Schema recommendations

February 28, 2024

Overview

With schema recommendations inside of PlanetScale Insights, you will automatically receive recommendations to improve database performance, reduce memory and storage, and improve your schema based on production database traffic.

Schema recommendations uses query-level telemetry to generate tailored recommendations in the form of DDL statements that can be applied directly to a database branch and then deployed to production.

Note

If you are a PlanetScale Enterprise customer, please get in touch with your account manager to learn how you can fully benefit from schema recommendations.

How to use schema recommendations

To find the schema recommendations for your database, go to the “Insights” tab in your PlanetScale database and click “View recommendations.”

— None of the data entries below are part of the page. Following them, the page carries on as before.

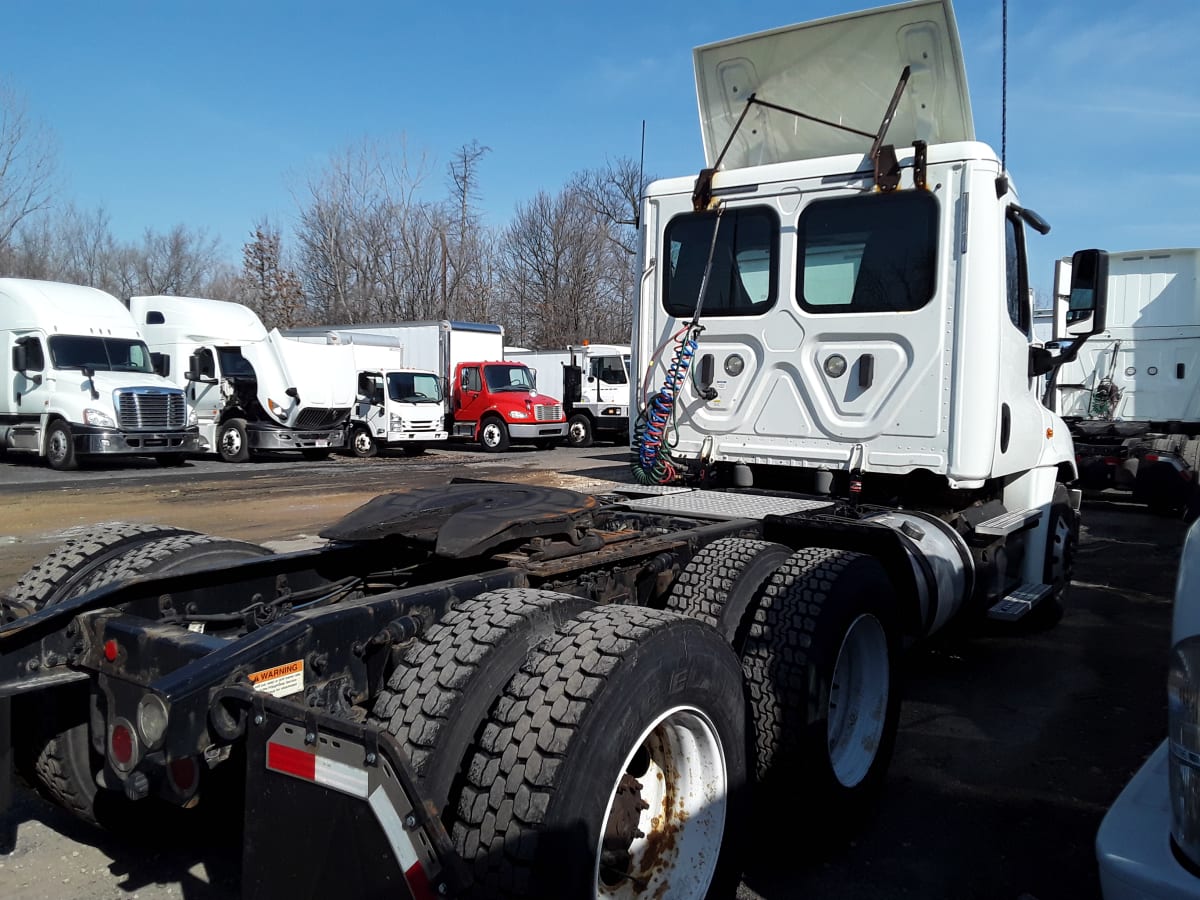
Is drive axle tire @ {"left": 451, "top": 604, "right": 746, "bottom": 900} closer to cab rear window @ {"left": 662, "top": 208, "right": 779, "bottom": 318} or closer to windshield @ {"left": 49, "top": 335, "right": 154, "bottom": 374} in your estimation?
cab rear window @ {"left": 662, "top": 208, "right": 779, "bottom": 318}

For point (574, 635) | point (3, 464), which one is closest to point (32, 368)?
point (3, 464)

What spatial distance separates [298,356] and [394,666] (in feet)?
63.5

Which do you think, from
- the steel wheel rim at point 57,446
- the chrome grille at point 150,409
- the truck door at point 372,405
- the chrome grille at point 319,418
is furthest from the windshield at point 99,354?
the truck door at point 372,405

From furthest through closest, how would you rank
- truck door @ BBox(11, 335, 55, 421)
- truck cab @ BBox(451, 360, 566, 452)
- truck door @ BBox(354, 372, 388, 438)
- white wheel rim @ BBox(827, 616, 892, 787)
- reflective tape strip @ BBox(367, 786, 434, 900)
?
truck cab @ BBox(451, 360, 566, 452)
truck door @ BBox(354, 372, 388, 438)
truck door @ BBox(11, 335, 55, 421)
white wheel rim @ BBox(827, 616, 892, 787)
reflective tape strip @ BBox(367, 786, 434, 900)

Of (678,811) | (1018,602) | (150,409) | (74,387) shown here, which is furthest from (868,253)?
(74,387)

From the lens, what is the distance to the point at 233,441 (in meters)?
20.8

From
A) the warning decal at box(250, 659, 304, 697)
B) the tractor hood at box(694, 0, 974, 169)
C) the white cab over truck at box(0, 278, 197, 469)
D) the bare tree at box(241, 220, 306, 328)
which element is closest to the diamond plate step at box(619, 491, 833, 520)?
the tractor hood at box(694, 0, 974, 169)

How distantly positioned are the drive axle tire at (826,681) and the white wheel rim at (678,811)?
1.76 feet

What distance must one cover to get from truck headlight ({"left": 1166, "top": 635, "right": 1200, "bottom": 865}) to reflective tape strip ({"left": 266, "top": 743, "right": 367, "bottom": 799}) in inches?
70.9

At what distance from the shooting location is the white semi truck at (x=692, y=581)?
2.11 meters

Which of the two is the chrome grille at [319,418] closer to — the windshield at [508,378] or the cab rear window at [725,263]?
the windshield at [508,378]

You will see the current open recommendations that may help improve database performance. Select a recommendation to learn more.

Each recommendation will have the following:

An explanation of the recommended changes, including some of the benefits of the recommended change (E.g., reduced memory and storage, decreased execution time, prevent ID exhaustion)
The schema or query that it will affect
The exact DDL that will apply the recommendation
The option to apply the recommended change to a branch for testing and a safe migration

Note

Schema recommendations that depend on your database traffic run once per day. Recommendations that depend only on database schema are run whenever the the schema of your default branch is modified. Schema recommendations are generated only for the database's default branch.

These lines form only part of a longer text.